Unveiling Factors for Enhanced POS Tagging: A Study of Low-Resource Medieval Romance Languages
It addresses challenges in historical text analysis for computational linguistics and digital humanities, but appears incremental as it builds on existing methods for known bottlenecks.
This study tackled the problem of part-of-speech tagging for low-resource Medieval Romance languages by evaluating factors like fine-tuning and cross-lingual transfer, revealing limitations in large language models and promising specialized techniques.

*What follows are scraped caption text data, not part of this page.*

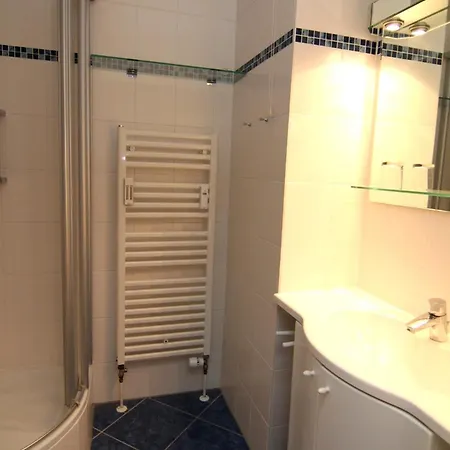 Kjeirstr 19-21, Whg 10 Apartment *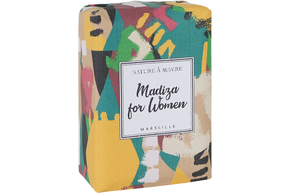 Madiza Bio Seife Face &amp;amp; Body Kirschblüten Girls, A-Nr.: 5446999 - 01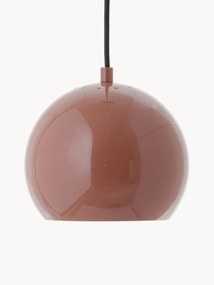 Lampa wisząca Ball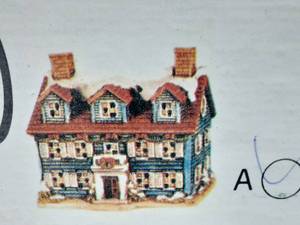 lot 45 image: Lefton Colonial Villages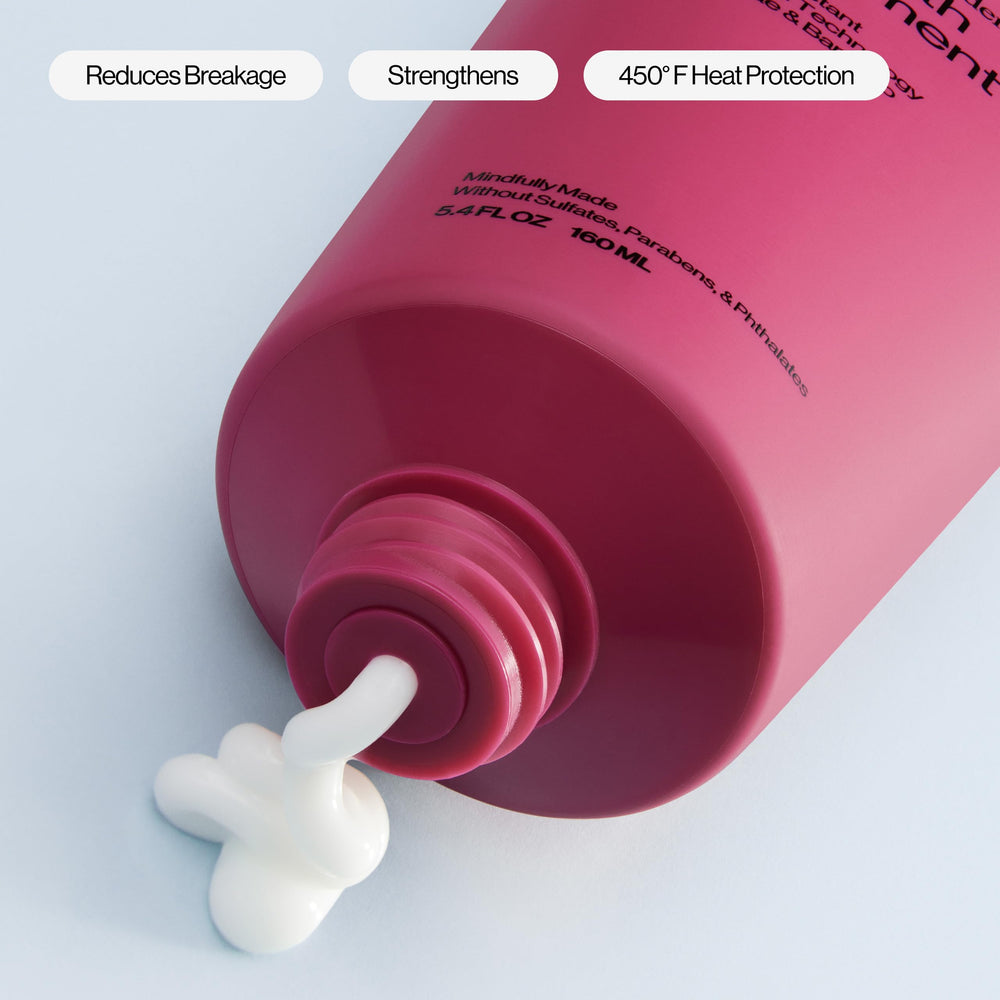 Algue rouge, ingrédient naturel pour la résilience.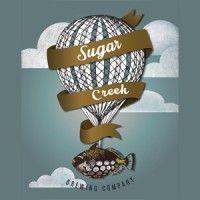 sugar creek brewing company logo image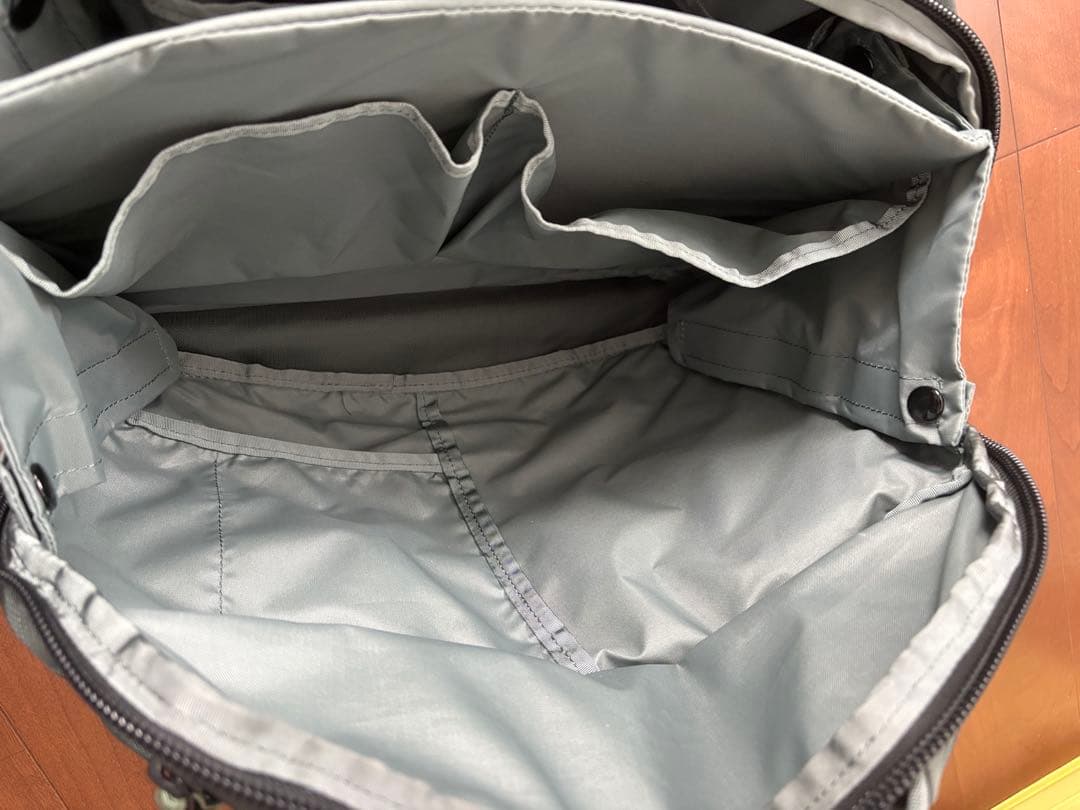 ミステリーランチ ディストリクトプロ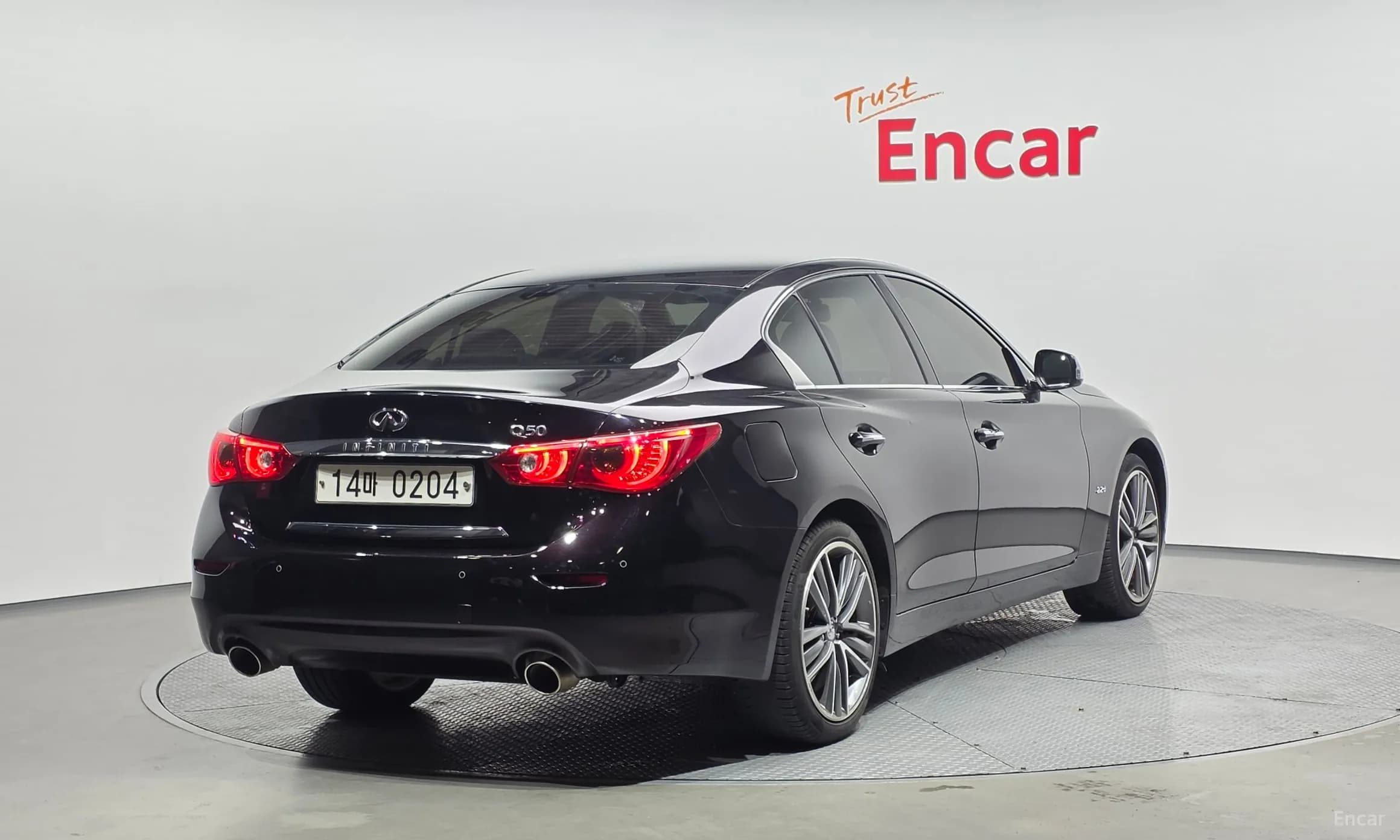Q50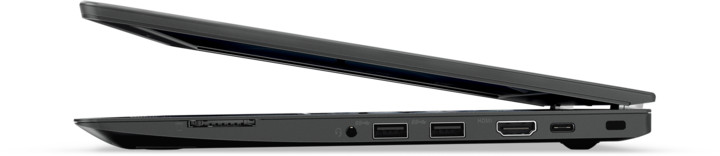 Lenovo ThinkPad 13 Gen 2, černá_1958165489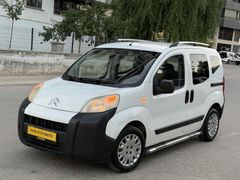 Galeriden Citroen Nemo Combi 1.4 HDi SX Plus 2012 Model Gaziantep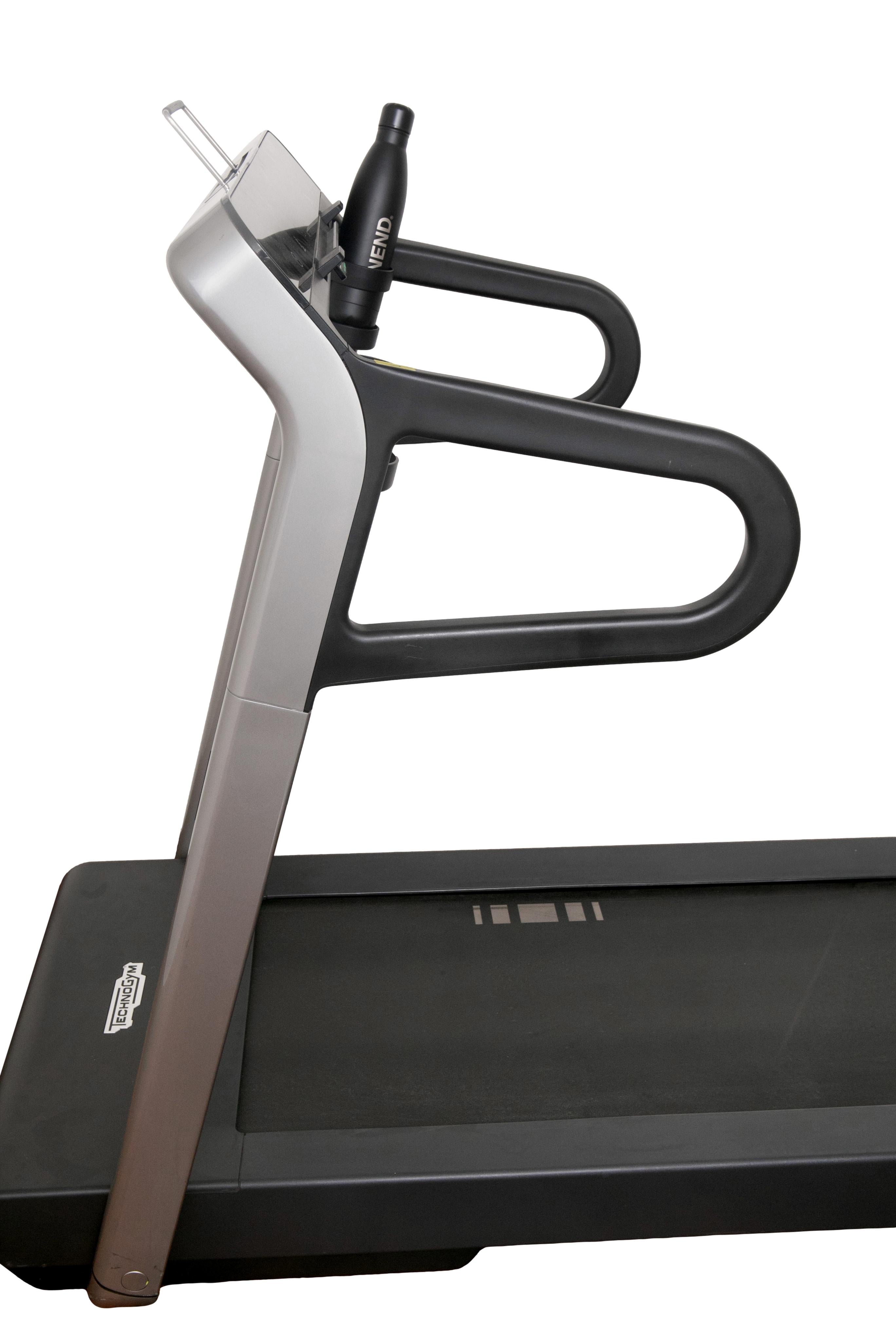 Esteira Technogym My Run Compacta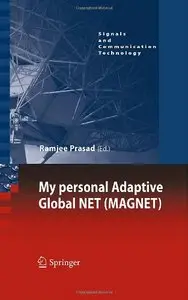 My personal Adaptive Global NET (Repost)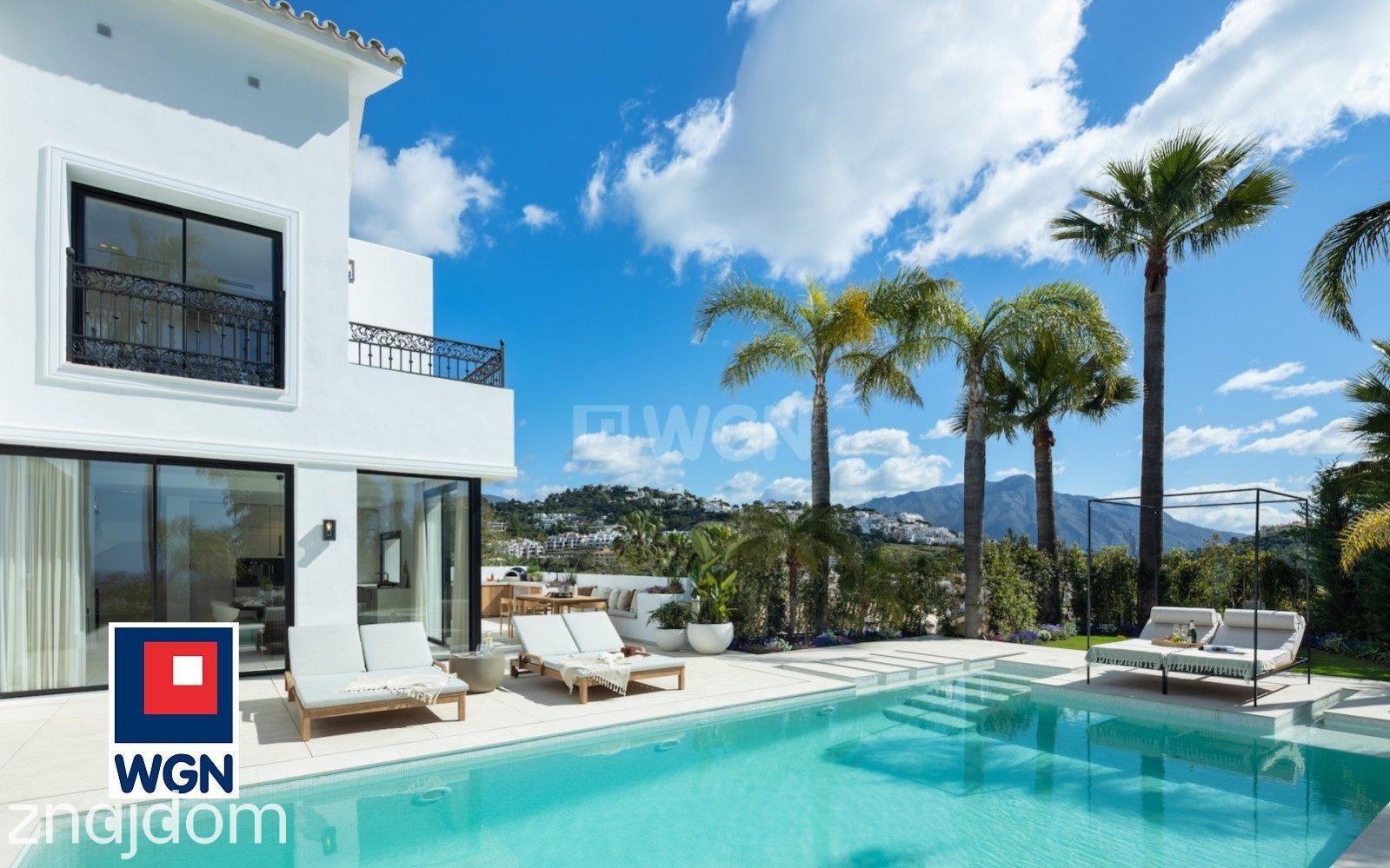 Dom na sprzedaż MARBELLA - zdjęcie 17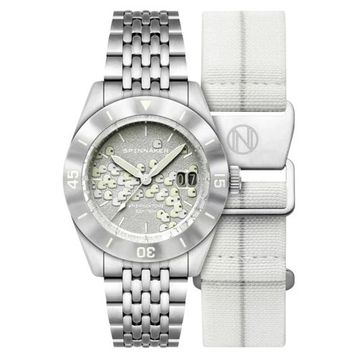 Spinnaker SP-5170-11B Erkek Kol Saati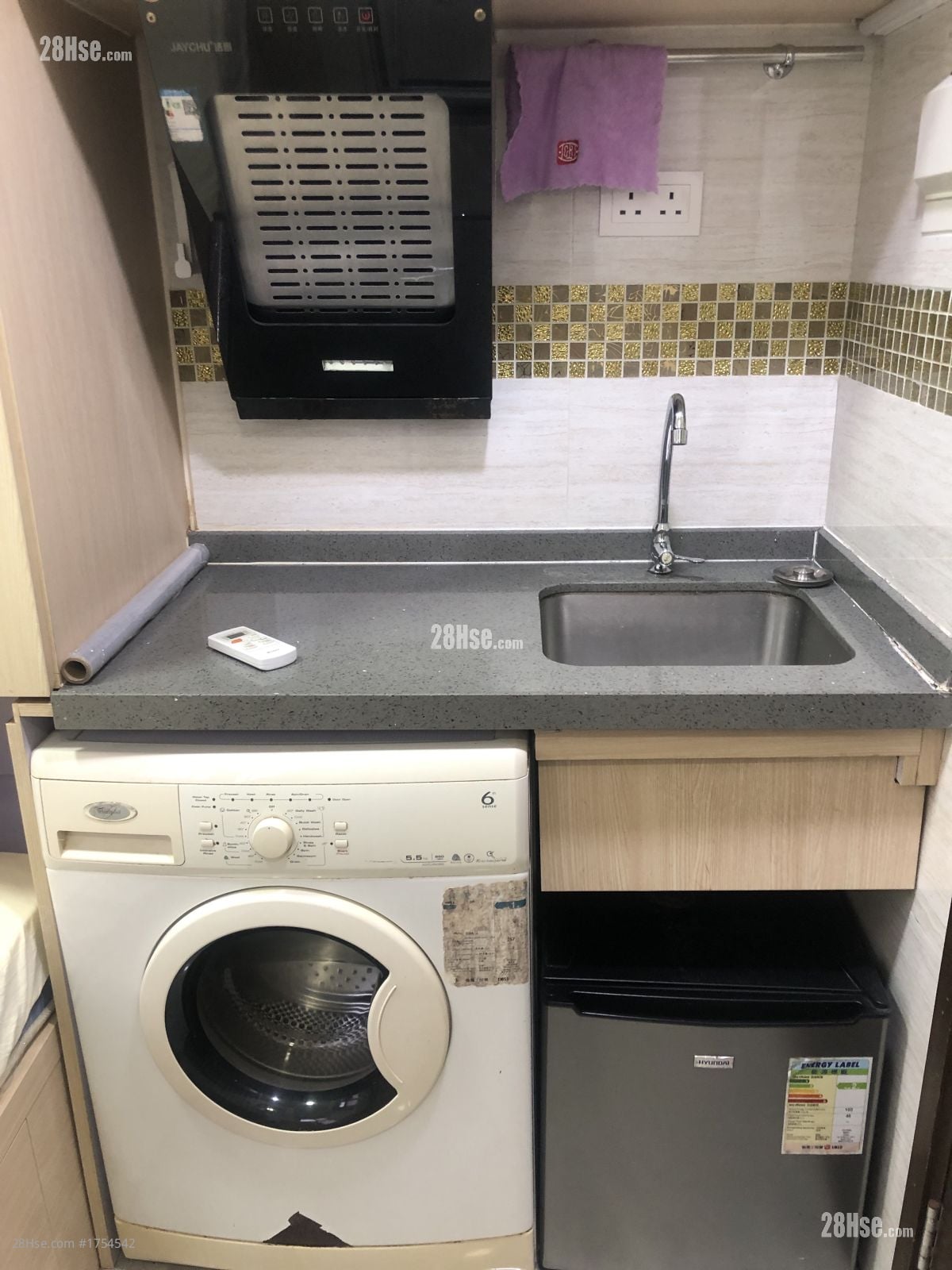 Shiu Hing Building #1754542 Rental Property Detail Page - Ansicht 6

Part-of-speech (POS) tagging remains a foundational component in natural language processing pipelines, particularly critical for historical text analysis at the intersection of computational linguistics and digital humanities. Despite significant advancements in modern large language models (LLMs) for ancient languages, their application to Medieval Romance languages presents distinctive challenges stemming from diachronic linguistic evolution, spelling variations, and labeled data scarcity. This study systematically investigates the central determinants of POS tagging performance across diverse corpora of Medieval Occitan, Medieval Spanish, and Medieval French texts, spanning biblical, hagiographical, medical, and dietary domains. Through rigorous experimentation, we evaluate how fine-tuning approaches, prompt engineering, model architectures, decoding strategies, and cross-lingual transfer learning techniques affect tagging accuracy. Our results reveal both notable limitations in LLMs' ability to process historical language variations and non-standardized spelling, as well as promising specialized techniques that effectively address the unique challenges presented by low-resource historical languages.